* _What this task involves_: The records that follow should be retyped word for word.

* _Stored data_:
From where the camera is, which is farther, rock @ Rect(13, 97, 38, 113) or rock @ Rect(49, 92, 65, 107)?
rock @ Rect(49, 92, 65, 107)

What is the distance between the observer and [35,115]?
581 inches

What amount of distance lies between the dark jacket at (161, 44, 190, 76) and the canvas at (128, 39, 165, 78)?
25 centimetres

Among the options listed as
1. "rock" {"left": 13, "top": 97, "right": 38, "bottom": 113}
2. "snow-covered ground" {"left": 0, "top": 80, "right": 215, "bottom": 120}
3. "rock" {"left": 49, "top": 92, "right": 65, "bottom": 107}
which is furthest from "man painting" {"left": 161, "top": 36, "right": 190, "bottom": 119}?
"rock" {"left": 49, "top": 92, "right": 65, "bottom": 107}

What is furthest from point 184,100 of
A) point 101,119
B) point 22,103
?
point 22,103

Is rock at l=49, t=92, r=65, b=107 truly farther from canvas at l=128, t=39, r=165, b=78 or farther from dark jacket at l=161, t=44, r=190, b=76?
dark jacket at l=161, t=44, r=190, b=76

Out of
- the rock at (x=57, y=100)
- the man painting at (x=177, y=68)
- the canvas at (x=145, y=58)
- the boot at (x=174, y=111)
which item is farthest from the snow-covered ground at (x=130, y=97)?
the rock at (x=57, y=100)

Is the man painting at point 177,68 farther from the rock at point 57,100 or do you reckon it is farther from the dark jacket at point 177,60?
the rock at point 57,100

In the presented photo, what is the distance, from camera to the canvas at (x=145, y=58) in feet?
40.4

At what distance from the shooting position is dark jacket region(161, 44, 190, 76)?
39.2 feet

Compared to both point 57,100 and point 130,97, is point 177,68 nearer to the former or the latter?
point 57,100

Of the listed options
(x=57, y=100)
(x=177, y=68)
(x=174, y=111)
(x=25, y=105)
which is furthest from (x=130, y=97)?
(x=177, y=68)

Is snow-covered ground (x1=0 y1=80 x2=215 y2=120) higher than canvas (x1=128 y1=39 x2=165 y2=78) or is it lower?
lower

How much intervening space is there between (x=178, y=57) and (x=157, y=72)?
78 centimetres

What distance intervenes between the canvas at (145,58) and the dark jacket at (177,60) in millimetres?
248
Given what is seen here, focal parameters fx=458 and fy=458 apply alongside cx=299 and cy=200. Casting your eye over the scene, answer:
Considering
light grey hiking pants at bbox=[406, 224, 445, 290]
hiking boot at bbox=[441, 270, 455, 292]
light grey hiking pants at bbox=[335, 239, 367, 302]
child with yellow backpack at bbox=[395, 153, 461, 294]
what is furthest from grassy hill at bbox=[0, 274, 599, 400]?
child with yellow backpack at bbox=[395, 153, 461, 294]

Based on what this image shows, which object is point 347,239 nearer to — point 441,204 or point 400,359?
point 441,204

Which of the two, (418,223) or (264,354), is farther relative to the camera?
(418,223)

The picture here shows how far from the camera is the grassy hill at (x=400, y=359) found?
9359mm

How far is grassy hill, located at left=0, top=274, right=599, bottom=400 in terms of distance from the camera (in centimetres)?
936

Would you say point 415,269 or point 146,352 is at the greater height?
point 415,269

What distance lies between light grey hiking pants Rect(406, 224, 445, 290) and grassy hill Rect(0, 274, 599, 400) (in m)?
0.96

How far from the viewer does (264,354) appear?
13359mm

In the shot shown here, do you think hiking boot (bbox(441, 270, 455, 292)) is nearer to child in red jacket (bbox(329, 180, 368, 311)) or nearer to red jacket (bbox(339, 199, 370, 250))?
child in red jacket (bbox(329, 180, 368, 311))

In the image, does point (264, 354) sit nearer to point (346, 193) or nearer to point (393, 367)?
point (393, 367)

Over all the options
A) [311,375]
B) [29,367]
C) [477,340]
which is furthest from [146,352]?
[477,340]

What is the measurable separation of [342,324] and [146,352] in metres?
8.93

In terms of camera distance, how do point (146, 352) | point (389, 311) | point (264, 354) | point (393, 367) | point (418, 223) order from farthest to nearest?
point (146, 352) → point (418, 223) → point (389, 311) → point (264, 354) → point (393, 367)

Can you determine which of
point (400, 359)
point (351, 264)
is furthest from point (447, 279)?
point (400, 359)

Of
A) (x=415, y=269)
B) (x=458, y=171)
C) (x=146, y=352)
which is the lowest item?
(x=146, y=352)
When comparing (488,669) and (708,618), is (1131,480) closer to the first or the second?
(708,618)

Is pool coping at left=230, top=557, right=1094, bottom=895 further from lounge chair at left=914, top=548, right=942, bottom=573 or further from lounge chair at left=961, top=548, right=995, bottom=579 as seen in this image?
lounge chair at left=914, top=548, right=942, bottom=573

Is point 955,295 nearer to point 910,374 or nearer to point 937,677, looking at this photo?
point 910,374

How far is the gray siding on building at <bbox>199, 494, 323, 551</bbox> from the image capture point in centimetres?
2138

* _The result_:
From where the camera is, which is farther, rock @ Rect(13, 97, 38, 113) or rock @ Rect(49, 92, 65, 107)?
rock @ Rect(49, 92, 65, 107)

What is the distance between the observer and [35,115]?
581 inches

What amount of distance lies between the dark jacket at (161, 44, 190, 76) and the canvas at (128, 39, 165, 78)?
25 centimetres

Among the options listed as
1. "rock" {"left": 13, "top": 97, "right": 38, "bottom": 113}
2. "snow-covered ground" {"left": 0, "top": 80, "right": 215, "bottom": 120}
3. "rock" {"left": 49, "top": 92, "right": 65, "bottom": 107}
which is furthest from "man painting" {"left": 161, "top": 36, "right": 190, "bottom": 119}?
"rock" {"left": 49, "top": 92, "right": 65, "bottom": 107}

What is furthest from point 184,100 of
A) point 101,119
B) point 22,103
?
point 22,103

Is rock at l=49, t=92, r=65, b=107 truly farther from canvas at l=128, t=39, r=165, b=78 or farther from dark jacket at l=161, t=44, r=190, b=76?
dark jacket at l=161, t=44, r=190, b=76

Out of
- the rock at (x=57, y=100)
- the man painting at (x=177, y=68)
- the canvas at (x=145, y=58)
- the boot at (x=174, y=111)
which item is farthest from the snow-covered ground at (x=130, y=97)?
the rock at (x=57, y=100)

Is the man painting at point 177,68 farther from the rock at point 57,100 or do you reckon it is farther from the dark jacket at point 177,60?
the rock at point 57,100

In the presented photo, what is the distance, from camera to the canvas at (x=145, y=58) in feet?
40.4

At what distance from the shooting position is dark jacket region(161, 44, 190, 76)?
39.2 feet

Compared to both point 57,100 and point 130,97, is point 177,68 nearer to the former or the latter?
point 57,100

Of the listed options
(x=57, y=100)
(x=177, y=68)
(x=174, y=111)
(x=25, y=105)
which is furthest from (x=130, y=97)?
(x=177, y=68)

Is snow-covered ground (x1=0 y1=80 x2=215 y2=120) higher than canvas (x1=128 y1=39 x2=165 y2=78) or is it lower?
lower

How much intervening space is there between (x=178, y=57) and (x=157, y=72)?
78 centimetres

What distance intervenes between the canvas at (145,58) and the dark jacket at (177,60) in millimetres?
248
Given what is seen here, focal parameters fx=458 and fy=458 apply alongside cx=299 and cy=200. Casting your eye over the scene, answer:
Considering
light grey hiking pants at bbox=[406, 224, 445, 290]
hiking boot at bbox=[441, 270, 455, 292]
light grey hiking pants at bbox=[335, 239, 367, 302]
child with yellow backpack at bbox=[395, 153, 461, 294]
what is furthest from grassy hill at bbox=[0, 274, 599, 400]?
child with yellow backpack at bbox=[395, 153, 461, 294]

Based on what this image shows, which object is point 347,239 nearer to — point 441,204 or point 400,359?
point 441,204

Which of the two, (418,223) or (264,354), is farther relative to the camera?
(418,223)

The picture here shows how far from the camera is the grassy hill at (x=400, y=359) found?
9359mm

How far is grassy hill, located at left=0, top=274, right=599, bottom=400 in terms of distance from the camera (in centimetres)?
936

Would you say point 415,269 or point 146,352 is at the greater height?
point 415,269

What distance lies between light grey hiking pants Rect(406, 224, 445, 290) and grassy hill Rect(0, 274, 599, 400) (in m)?
0.96

How far from the viewer does (264,354) appear?
13359mm

In the shot shown here, do you think hiking boot (bbox(441, 270, 455, 292)) is nearer to child in red jacket (bbox(329, 180, 368, 311)) or nearer to red jacket (bbox(339, 199, 370, 250))?
child in red jacket (bbox(329, 180, 368, 311))

In the image, does point (264, 354) sit nearer to point (346, 193) or nearer to point (393, 367)?
point (393, 367)

Over all the options
A) [311,375]
B) [29,367]
C) [477,340]
which is furthest from [146,352]?
[477,340]

What is the measurable separation of [342,324] and [146,352] in metres?
8.93

In terms of camera distance, how do point (146, 352) | point (389, 311) | point (264, 354) | point (393, 367) | point (418, 223) order from farthest to nearest?
point (146, 352) → point (418, 223) → point (389, 311) → point (264, 354) → point (393, 367)

Can you determine which of
point (400, 359)
point (351, 264)
is furthest from point (447, 279)?
point (400, 359)

Of
A) (x=415, y=269)
B) (x=458, y=171)
C) (x=146, y=352)
which is the lowest item?
(x=146, y=352)
When comparing (488,669) and (708,618), is (1131,480) closer to the first or the second?
(708,618)

Is pool coping at left=230, top=557, right=1094, bottom=895 further from lounge chair at left=914, top=548, right=942, bottom=573 or further from lounge chair at left=961, top=548, right=995, bottom=579 as seen in this image?
lounge chair at left=914, top=548, right=942, bottom=573

Is point 955,295 nearer to point 910,374 or nearer to point 937,677, looking at this photo?
point 910,374

How far is the gray siding on building at <bbox>199, 494, 323, 551</bbox> from the image capture point in centimetres?
2138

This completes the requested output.